Lalvani, among the most successful Indian businessmen in Britain, said Diana had told him that "Tony Blair had talked to Bill Clinton about this when they met in London, and Clinton thought it was a great idea". What did Diana say about the offer? "She said, 'I'm thrilled, it's a great idea, I like it very much.'"
That offer was made over a lunch at 10 Downing Street, where Blair had invited her, Lalvani said. The lunch meeting was "on a Sunday about four to five weeks back", he added. Diana had told Lalvani after the lunch that Tony Blair "wanted to use me in government in some capacity". Evidently, the new British prime minister wanted take her up on her offer that she could become an ambassador for England.
"The Labour government thought she was someone wonderful to involve in the government," Lalvani revealed. The new government role was to be offered to her soon. Gulu Lalvani, chairman of the Binatone group that manufactures telephone equipment, is very much part of the London social set. Brother of Delhi socialite Bina Ramani (after whom the group is named), his first brush with dating a celebrity was when he completed the triangle involving India's first Miss World, Rita Faria. Twice married, he now lives in London's fashionable Belgravia.
Lalvani said he had met Diana and Charles at Broadlands, the home of the Mountbattens, in 1984. "I knew her and Prince Charles formally for many years but since February this year Diana and I became very close," he said. "I got my divorce in January. After that she was single and I was single, and I came to know her very well."
Did they have a relationship? "I do not like to use that word relationship. We were very, very close friends, from the beginning of the year up until all this happened. She came to know my children, Divia and Zoran, very well. It has been a huge shock, because I had come to know her so well."

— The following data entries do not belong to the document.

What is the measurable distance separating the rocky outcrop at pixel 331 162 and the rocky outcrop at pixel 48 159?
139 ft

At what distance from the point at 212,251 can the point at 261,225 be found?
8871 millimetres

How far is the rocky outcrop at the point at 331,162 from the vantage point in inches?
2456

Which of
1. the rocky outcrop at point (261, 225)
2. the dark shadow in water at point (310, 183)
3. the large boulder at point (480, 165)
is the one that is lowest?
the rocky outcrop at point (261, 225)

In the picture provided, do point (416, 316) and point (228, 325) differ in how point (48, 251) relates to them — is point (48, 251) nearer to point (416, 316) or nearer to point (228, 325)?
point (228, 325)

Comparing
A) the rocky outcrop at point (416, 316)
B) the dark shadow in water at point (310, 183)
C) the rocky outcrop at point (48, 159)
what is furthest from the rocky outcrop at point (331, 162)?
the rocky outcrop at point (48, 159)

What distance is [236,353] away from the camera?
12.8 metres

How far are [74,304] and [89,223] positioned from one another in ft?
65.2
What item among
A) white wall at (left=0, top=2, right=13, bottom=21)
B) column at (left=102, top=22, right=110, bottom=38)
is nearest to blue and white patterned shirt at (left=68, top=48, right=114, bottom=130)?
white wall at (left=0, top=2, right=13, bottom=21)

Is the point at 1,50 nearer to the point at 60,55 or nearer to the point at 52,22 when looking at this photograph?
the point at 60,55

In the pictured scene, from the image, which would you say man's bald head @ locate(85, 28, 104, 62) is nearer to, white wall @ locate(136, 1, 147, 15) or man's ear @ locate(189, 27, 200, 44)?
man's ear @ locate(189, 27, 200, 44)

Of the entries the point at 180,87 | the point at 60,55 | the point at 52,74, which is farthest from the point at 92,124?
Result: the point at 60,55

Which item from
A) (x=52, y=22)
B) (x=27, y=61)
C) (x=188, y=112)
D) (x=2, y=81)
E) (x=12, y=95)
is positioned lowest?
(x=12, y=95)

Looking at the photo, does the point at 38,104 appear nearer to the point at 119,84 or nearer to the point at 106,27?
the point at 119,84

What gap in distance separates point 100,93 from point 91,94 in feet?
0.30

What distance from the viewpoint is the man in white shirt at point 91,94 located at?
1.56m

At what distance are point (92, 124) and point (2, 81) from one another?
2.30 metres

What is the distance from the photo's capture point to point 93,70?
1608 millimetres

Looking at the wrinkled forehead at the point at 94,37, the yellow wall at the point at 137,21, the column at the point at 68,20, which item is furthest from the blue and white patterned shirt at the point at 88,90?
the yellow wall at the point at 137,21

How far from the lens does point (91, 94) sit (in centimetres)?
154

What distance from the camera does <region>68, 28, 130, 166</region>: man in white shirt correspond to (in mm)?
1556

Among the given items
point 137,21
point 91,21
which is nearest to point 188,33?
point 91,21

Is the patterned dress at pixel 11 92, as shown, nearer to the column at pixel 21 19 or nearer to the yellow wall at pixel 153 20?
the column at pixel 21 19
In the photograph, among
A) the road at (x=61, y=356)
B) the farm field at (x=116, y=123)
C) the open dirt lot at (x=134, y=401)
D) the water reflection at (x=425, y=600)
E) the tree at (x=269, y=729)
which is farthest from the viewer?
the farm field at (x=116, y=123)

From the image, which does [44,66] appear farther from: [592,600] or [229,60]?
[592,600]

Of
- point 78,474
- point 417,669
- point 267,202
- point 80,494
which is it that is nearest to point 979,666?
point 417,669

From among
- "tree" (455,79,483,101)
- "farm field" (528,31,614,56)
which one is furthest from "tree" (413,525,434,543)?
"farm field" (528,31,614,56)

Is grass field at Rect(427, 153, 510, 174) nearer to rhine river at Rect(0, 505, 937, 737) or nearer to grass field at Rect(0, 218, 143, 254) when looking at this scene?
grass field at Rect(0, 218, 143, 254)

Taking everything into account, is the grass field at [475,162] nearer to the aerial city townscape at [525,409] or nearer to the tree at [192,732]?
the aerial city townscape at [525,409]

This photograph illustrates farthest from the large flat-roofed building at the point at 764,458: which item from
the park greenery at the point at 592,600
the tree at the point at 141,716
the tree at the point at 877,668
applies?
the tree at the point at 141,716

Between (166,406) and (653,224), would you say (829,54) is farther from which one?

And was Dodi Al-Fayed in the way of that friendship? "Not at all. Not at all. There had been some proposal for my former wife and me to get together. I talked about that with Diana. And I knew all that was going on with her, she used to confide a lot in me. She and Dodi were to come to my place in a few days."
Lalvani claimed that Diana was due to visit India in January 1998 despite opposition from the Indian high commissioner, L.M. Singhvi. The latter had called newsmen earlier to say that he had persuaded Diana to visit India next year. That surprised Lalvani, who was invited as a close friend of hers to attend the funeral. "She told me she wanted to do a documentary on the AIDS epidemic in Mumbai, just like the documentary she had done on landmines in Angola. She told me she had approached the Indian high commissioner in London and that he had turned her proposal down."
What was the reason? "She was told that the Government of India might not like the idea because it would expose the AIDS epidemic in India to the world, it would affect tourist traffic to India." Diana, he said, "told me after her meeting with Singhvi that he had opposed her visit and that she wished he had agreed to it".
Lalvani offered to arrange her visit privately: "I offered to hire a local camera crew and said to her, we will just go ahead and do it. Diana was to feature in the documentary. She would meet people and interview them on film." They had planned a half-hour documentary, he noted.
Asked to comment on Singhvi's remarks, Lalvani said: "He was totally against it. He knows that and I know that. She was very disappointed he would not let her do it." Lalvani added that he was also to arrange some sightseeing for her: "She loved India, she just wanted to see more of India as a private person." He disclosed that she also wanted sons William and Harry to visit Mother Teresa's ashram in Calcutta. "I was going to arrange that separately during the Easter holidays because the boys were going to be in school in January." But that was not to be.